Amy Brakeman was among those fans lining the route. She remembers her father, George McDonald, qualifying for the Boston Marathon in 1979. That was when they were living in Palos Verdes, Calif.
Now, she lives in Wellesley, Mass. Her father, who is 80, lives in Long Beach, Calif., but they were both following the race today.
"I think of my dad each time I come out here to watch the marathon," Brakeman said, who got her dad on the phone for a joint interview.
Asked to remember the most enjoyable moment of that long-ago race (next to finishing, of course), McDonald did not hesitate. "The tunnel of screams," he said, referring to a stretch outside Wellesley college. "There was a huge mob of girls, screaming. It was the highlight."
McDonald went on to finish other marathons, but he never did Boston again.
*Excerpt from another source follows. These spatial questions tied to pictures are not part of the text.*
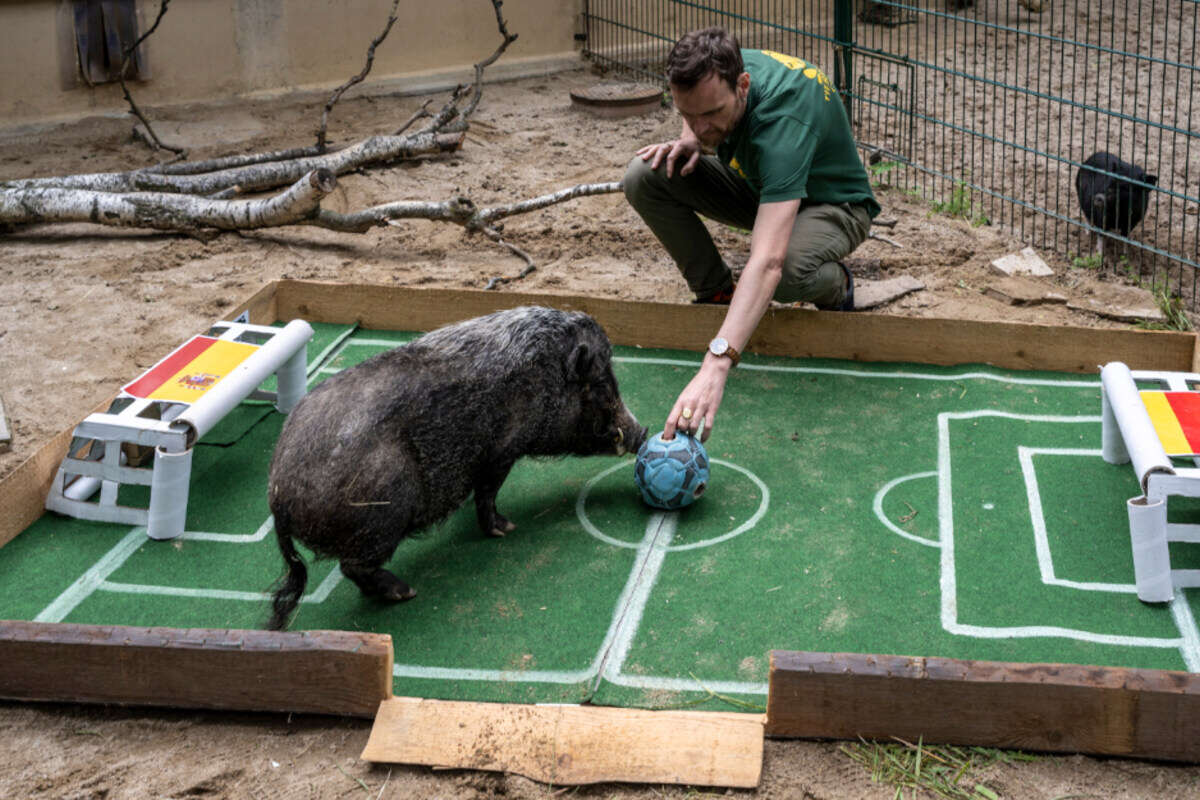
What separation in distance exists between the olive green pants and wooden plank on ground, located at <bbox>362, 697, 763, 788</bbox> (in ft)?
8.68

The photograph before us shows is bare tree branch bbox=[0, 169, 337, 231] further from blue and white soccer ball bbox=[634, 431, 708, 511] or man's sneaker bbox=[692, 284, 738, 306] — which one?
blue and white soccer ball bbox=[634, 431, 708, 511]

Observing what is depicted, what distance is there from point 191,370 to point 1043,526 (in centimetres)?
330

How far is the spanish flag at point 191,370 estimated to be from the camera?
4.59 m

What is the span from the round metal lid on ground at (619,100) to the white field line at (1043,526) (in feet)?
19.1

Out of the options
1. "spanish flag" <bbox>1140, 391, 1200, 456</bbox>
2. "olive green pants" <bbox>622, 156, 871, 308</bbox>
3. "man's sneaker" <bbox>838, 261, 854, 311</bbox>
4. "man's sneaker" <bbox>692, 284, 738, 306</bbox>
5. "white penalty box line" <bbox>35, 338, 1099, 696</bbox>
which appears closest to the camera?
"white penalty box line" <bbox>35, 338, 1099, 696</bbox>

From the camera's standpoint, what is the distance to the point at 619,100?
9.73m

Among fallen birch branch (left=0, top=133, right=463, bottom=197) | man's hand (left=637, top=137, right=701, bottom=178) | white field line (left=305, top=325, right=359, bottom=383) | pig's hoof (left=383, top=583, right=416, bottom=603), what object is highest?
man's hand (left=637, top=137, right=701, bottom=178)

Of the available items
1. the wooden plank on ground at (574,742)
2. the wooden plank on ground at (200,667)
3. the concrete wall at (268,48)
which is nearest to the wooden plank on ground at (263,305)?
the wooden plank on ground at (200,667)

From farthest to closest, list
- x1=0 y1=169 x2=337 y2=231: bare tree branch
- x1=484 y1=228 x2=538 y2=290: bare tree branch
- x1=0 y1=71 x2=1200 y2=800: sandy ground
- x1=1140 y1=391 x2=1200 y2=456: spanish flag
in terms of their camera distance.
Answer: x1=0 y1=169 x2=337 y2=231: bare tree branch < x1=484 y1=228 x2=538 y2=290: bare tree branch < x1=1140 y1=391 x2=1200 y2=456: spanish flag < x1=0 y1=71 x2=1200 y2=800: sandy ground

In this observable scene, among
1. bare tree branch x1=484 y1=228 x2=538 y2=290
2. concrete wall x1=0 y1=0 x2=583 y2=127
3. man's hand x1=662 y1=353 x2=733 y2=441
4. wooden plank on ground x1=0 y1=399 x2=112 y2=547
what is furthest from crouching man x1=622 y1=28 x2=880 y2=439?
concrete wall x1=0 y1=0 x2=583 y2=127

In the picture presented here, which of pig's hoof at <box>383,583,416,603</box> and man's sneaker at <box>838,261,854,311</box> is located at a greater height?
man's sneaker at <box>838,261,854,311</box>

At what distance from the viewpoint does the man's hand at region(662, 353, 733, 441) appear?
427 cm

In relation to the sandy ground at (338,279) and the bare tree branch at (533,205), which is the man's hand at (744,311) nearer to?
the sandy ground at (338,279)

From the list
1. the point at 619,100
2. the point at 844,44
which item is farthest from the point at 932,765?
the point at 619,100
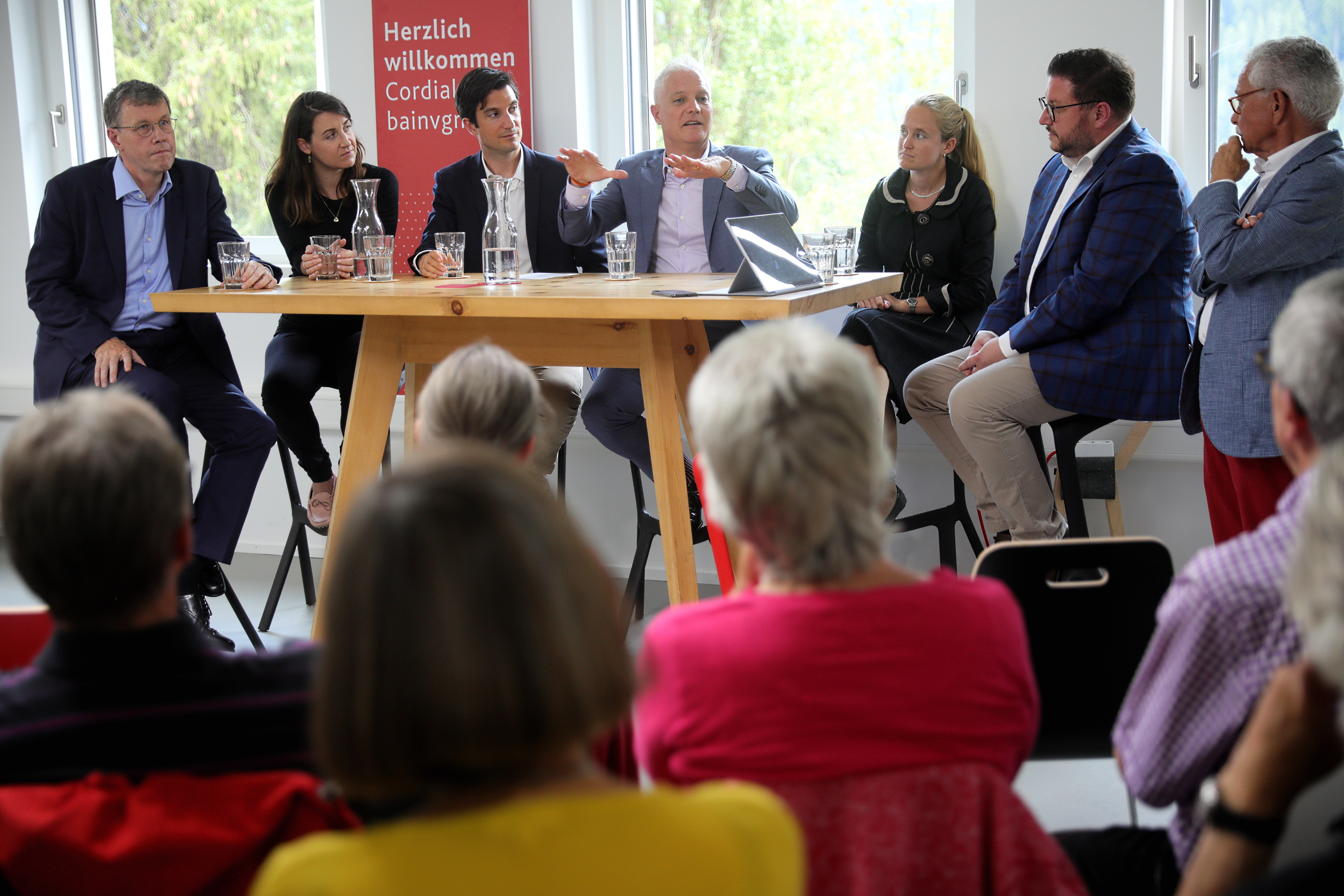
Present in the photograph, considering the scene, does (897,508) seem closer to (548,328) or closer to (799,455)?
(548,328)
After crossing the finish line, hundreds of weary runners walked or limped, with a man with a megaphone urged them to keep moving forward to get their medal.
The finishers looked for family and friends in the crowd as fans swung cowbells, the clanging a traditional method of encouragement at a marathon.
Some runners found that family members weren’t able to get to the finish line area because police had to close the area when the crowd became too large.
Matt Collins, 23, stopped to kiss his godmother Sheila Appleton on the cheek -- she stood behind the metal barriers -- but he was urged by race officials to keep moving. "We just wanted to see him finish," Appleton said.